Alexa tightens the lid, but instead of settling it back into the cardigan where it belongs, she holds it out to me. “Want some? Come on, you know you’re thirsty.”
I am—it still feels wrong not to ration properly, though. After a moment’s hesitation, I accept, drink slightly more than I otherwise would have. It’s an act of faith, a determined commitment: we will find water, and we need to find it soon.
“Let’s do this,” I say. We set off with renewed enthusiasm and energy, the sound of water closer with every step. Until we hit a particularly dense bit of foliage, that is, and the noise becomes so muffled we have to strain to hear it.
Hope breaks away from us, rushes ahead on the path. “You guys!” she says, bending down. “Look!” With delicate fingers, she holds up the corner of an emergency-bar wrapper. “Maybe Finnley came this way?”
Adrenaline rushes through me, and I’m hopeful for two glorious seconds—until I see a familiar patch of vines, the very same viper-like vines that nearly gave me a heart attack earlier. I remember, clearly, eating an emergency bar at the time. I’d almost choked on it.
“Guys,” I say, completely deflating, “we’ve passed this spot before.”
EIGHTEEN
THE SEARCH FOR water is like trekking toward a desert mirage, or like trying to find a rainbow’s roots, or like stretching up on tiptoes in hopes of plucking the moon out of the sky: the constant bubbling of a brook is always within earshot, yet when we retrace the path where it’s loudest, we see nothing but more jungle. We walk until the afternoon light becomes thin without seeing so much as a drop.
We’ve gone through most of our water, too. So certain we’d find more, we haven’t been as careful as we were this morning. At least we aren’t thirsty.
I swat at a mosquito, and a little bead of blood rises up on my sweat-sticky arm. A mosquito! We haven’t seen any other insects—maybe this, finally, is a sign that water really is close by and we simply haven’t found it yet. The itching sets in right away, and the redness. But then there’s a stinging, something I’ve never felt from a mosquito bite before, and I realize—it isn’t the bite that’s stinging. It’s my right palm; it’s the backs of both thighs. It’s like eating fresh serranos, the way they bite, then burn, then set your insides on fire.
“Aghhhhhh!” Alexa’s shriek pierces the air.
Hope and I whirl around just in time to see Alexa double over, her hair falling out of its knot and into her face.
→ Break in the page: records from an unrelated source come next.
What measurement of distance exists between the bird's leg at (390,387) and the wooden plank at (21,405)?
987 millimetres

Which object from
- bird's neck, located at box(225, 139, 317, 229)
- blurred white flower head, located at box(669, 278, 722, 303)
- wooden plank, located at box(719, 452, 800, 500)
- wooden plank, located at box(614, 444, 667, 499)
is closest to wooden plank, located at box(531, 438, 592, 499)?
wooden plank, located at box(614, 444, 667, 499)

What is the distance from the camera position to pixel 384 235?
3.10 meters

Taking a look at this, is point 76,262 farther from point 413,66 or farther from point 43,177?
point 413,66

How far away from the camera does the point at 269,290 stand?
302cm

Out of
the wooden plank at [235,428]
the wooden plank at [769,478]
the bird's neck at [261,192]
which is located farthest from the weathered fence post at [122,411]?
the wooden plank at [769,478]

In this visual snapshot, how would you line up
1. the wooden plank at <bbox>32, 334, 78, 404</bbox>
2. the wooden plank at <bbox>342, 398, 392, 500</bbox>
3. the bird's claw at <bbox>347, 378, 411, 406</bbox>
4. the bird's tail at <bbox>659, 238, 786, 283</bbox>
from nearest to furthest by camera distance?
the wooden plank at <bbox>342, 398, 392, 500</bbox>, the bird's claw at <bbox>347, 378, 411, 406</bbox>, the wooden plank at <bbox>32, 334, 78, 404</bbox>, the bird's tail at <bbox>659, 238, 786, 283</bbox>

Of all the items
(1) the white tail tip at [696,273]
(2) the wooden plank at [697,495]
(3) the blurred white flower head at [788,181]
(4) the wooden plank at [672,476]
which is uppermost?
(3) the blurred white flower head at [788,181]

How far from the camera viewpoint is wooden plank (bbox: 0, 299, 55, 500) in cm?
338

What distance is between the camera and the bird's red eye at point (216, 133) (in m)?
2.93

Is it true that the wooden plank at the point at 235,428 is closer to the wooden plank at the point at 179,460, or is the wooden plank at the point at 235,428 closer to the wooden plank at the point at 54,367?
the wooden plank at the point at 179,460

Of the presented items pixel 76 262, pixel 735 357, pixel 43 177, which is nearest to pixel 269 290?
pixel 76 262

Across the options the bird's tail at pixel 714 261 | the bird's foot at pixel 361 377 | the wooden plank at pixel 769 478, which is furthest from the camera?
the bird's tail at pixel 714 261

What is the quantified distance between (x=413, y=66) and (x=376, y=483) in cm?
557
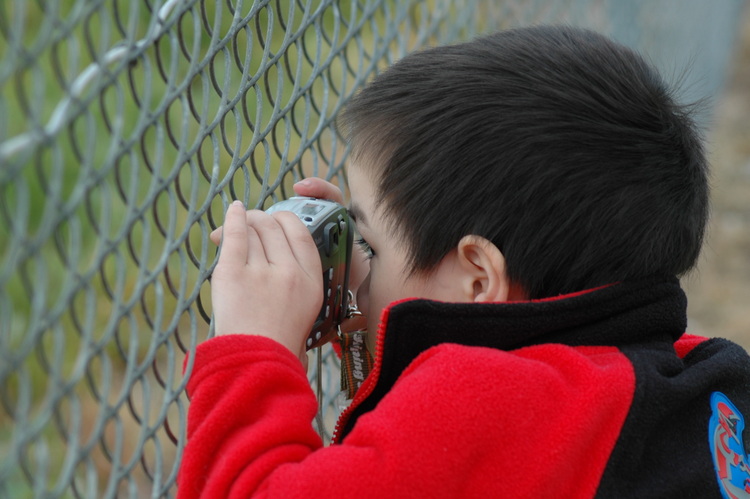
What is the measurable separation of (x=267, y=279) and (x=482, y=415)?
0.34 metres

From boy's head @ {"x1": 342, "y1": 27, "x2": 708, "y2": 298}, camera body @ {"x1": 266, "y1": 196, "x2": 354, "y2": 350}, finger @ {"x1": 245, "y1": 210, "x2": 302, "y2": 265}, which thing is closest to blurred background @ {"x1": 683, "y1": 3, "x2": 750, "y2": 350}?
boy's head @ {"x1": 342, "y1": 27, "x2": 708, "y2": 298}

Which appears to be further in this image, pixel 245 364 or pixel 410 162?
pixel 410 162

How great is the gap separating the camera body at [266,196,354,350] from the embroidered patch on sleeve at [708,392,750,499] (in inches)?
21.4

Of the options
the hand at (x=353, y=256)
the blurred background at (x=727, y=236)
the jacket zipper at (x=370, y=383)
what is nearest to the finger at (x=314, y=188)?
the hand at (x=353, y=256)

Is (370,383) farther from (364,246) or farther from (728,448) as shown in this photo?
(728,448)

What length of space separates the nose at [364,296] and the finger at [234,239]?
25 cm

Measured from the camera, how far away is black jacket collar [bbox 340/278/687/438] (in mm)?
1217

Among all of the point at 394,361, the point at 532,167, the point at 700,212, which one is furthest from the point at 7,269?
the point at 700,212

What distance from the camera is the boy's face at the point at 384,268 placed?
1321 mm

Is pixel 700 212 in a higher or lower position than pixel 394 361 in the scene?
higher

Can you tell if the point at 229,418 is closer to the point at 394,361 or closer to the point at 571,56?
the point at 394,361

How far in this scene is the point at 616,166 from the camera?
1.28 m

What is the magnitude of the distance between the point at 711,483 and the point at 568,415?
0.86 feet

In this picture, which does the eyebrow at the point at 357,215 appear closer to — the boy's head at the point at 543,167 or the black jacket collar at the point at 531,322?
the boy's head at the point at 543,167
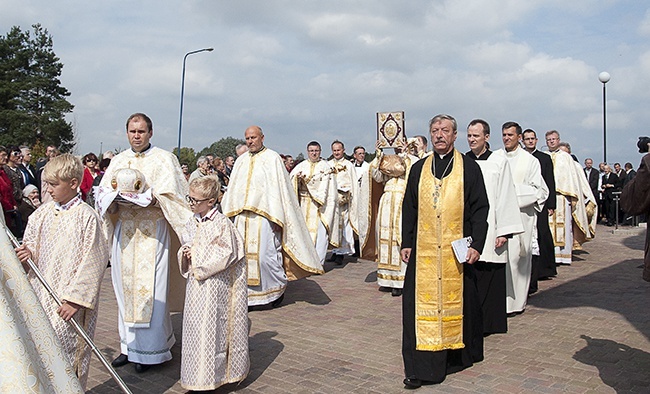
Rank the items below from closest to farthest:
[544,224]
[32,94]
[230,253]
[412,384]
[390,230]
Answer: [230,253] < [412,384] < [390,230] < [544,224] < [32,94]

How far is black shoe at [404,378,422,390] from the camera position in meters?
5.01

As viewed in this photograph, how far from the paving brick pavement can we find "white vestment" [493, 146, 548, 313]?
28cm

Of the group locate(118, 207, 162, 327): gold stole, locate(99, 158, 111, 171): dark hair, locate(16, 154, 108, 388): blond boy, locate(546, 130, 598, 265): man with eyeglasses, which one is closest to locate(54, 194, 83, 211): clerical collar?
locate(16, 154, 108, 388): blond boy

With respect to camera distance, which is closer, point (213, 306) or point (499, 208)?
point (213, 306)

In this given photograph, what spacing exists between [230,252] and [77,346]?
1230mm

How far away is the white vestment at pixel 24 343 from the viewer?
214 centimetres

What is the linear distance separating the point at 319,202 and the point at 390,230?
2.52m

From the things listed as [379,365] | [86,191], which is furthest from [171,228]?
[86,191]

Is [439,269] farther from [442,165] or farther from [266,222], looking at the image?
[266,222]

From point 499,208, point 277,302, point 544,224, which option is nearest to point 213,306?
point 499,208

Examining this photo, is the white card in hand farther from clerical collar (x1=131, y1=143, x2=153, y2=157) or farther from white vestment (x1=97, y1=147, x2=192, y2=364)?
clerical collar (x1=131, y1=143, x2=153, y2=157)

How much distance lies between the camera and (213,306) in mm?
4785

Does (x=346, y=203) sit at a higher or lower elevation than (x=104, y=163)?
lower

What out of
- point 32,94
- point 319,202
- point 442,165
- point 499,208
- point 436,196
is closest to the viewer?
point 436,196
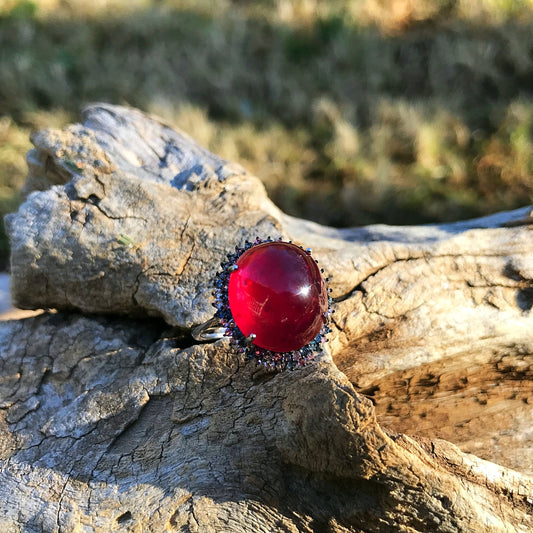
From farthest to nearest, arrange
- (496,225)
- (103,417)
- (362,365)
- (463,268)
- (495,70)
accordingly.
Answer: (495,70) → (496,225) → (463,268) → (362,365) → (103,417)

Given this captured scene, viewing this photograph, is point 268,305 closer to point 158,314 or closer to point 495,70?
point 158,314

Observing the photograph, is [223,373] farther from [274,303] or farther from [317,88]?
[317,88]

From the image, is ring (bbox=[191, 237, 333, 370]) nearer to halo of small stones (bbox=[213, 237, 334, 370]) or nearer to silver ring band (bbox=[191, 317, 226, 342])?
halo of small stones (bbox=[213, 237, 334, 370])

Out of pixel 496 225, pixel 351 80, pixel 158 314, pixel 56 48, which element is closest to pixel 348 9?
pixel 351 80

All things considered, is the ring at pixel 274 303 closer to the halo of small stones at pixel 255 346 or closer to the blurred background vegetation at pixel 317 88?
the halo of small stones at pixel 255 346

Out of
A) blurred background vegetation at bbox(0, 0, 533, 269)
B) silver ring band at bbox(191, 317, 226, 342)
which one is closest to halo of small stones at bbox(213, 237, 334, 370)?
silver ring band at bbox(191, 317, 226, 342)

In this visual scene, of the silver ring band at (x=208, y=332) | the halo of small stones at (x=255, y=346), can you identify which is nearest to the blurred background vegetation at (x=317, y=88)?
the silver ring band at (x=208, y=332)
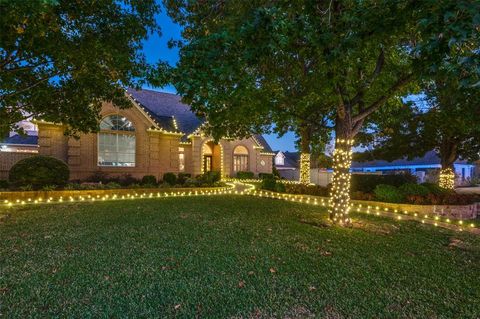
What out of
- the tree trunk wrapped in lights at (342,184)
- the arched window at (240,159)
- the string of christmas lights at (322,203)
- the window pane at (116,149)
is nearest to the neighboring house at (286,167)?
the arched window at (240,159)

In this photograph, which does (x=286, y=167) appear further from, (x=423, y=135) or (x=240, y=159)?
(x=423, y=135)

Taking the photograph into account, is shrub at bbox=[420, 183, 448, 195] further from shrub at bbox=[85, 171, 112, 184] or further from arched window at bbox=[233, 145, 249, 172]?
arched window at bbox=[233, 145, 249, 172]

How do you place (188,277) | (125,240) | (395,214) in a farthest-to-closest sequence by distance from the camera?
(395,214) < (125,240) < (188,277)

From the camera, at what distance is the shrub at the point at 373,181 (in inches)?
500

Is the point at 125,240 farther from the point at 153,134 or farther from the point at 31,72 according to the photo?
the point at 153,134

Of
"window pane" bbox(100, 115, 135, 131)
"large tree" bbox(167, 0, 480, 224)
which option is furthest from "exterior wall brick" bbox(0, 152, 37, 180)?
"large tree" bbox(167, 0, 480, 224)

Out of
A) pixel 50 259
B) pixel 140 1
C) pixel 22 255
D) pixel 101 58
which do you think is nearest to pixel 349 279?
pixel 50 259

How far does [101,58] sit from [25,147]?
62.6 ft

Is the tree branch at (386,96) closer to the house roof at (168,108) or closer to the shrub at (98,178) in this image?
the shrub at (98,178)

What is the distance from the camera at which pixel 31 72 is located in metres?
8.12

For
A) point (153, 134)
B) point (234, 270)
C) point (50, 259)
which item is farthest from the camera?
point (153, 134)

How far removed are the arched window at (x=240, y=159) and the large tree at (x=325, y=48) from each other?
59.2ft

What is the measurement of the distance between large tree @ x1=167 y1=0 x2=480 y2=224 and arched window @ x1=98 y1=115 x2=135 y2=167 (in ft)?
34.4

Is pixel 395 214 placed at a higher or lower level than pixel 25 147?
lower
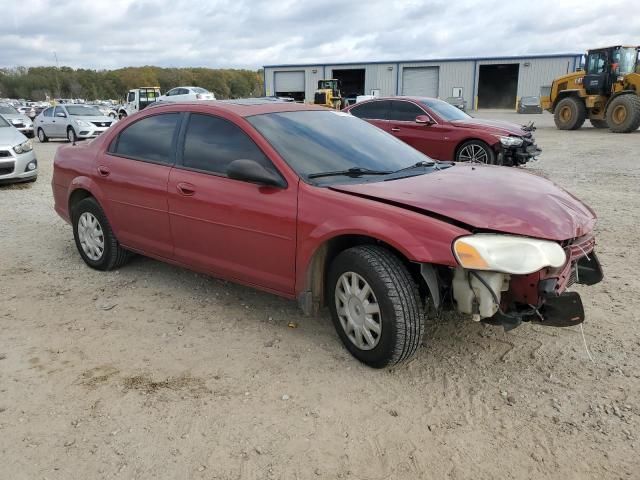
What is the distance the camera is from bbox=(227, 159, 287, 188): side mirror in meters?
3.47

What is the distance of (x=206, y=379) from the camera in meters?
3.22

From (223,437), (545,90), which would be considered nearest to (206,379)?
(223,437)

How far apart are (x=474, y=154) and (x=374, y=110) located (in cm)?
249

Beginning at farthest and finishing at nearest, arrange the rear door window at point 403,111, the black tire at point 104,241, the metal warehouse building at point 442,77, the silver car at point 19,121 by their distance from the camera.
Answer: the metal warehouse building at point 442,77 < the silver car at point 19,121 < the rear door window at point 403,111 < the black tire at point 104,241

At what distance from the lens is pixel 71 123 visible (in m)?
19.4

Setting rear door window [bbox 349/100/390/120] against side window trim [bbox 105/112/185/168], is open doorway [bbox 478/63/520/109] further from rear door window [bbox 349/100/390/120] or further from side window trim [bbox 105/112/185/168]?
side window trim [bbox 105/112/185/168]

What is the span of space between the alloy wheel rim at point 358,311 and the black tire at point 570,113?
68.3 feet

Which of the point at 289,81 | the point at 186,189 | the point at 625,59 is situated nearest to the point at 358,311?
the point at 186,189

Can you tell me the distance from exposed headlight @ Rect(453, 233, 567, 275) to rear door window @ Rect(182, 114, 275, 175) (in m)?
1.42

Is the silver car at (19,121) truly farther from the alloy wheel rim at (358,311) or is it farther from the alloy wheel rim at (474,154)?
the alloy wheel rim at (358,311)

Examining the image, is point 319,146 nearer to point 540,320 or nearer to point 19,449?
point 540,320

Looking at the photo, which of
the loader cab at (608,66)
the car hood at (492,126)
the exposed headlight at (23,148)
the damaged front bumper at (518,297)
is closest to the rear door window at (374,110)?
the car hood at (492,126)

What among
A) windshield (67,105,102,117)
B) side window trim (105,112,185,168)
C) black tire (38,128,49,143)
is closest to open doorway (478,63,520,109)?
windshield (67,105,102,117)

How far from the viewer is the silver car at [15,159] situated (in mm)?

When she straightens—if you could call it straightening—we get a better look: every inch of her arms and legs appears to have been dipped into a vat of molten sunlight. There are no blisters, just smooth lobster skin instead of her usual cappuccino tan.
“What is it? What happened?” Hope is at Alexa’s side before I can take two steps.
Alexa cuts a glare through the hair that hangs over her eyes. “How should I know? You’ve been in this jungle for exactly as long as I have, so it’s not like I’m the expert.”
Hope rolls her eyes, lets her head loll in a way that says her patience has worn as threadbare as Alexa’s filter. Mine isn’t doing much better.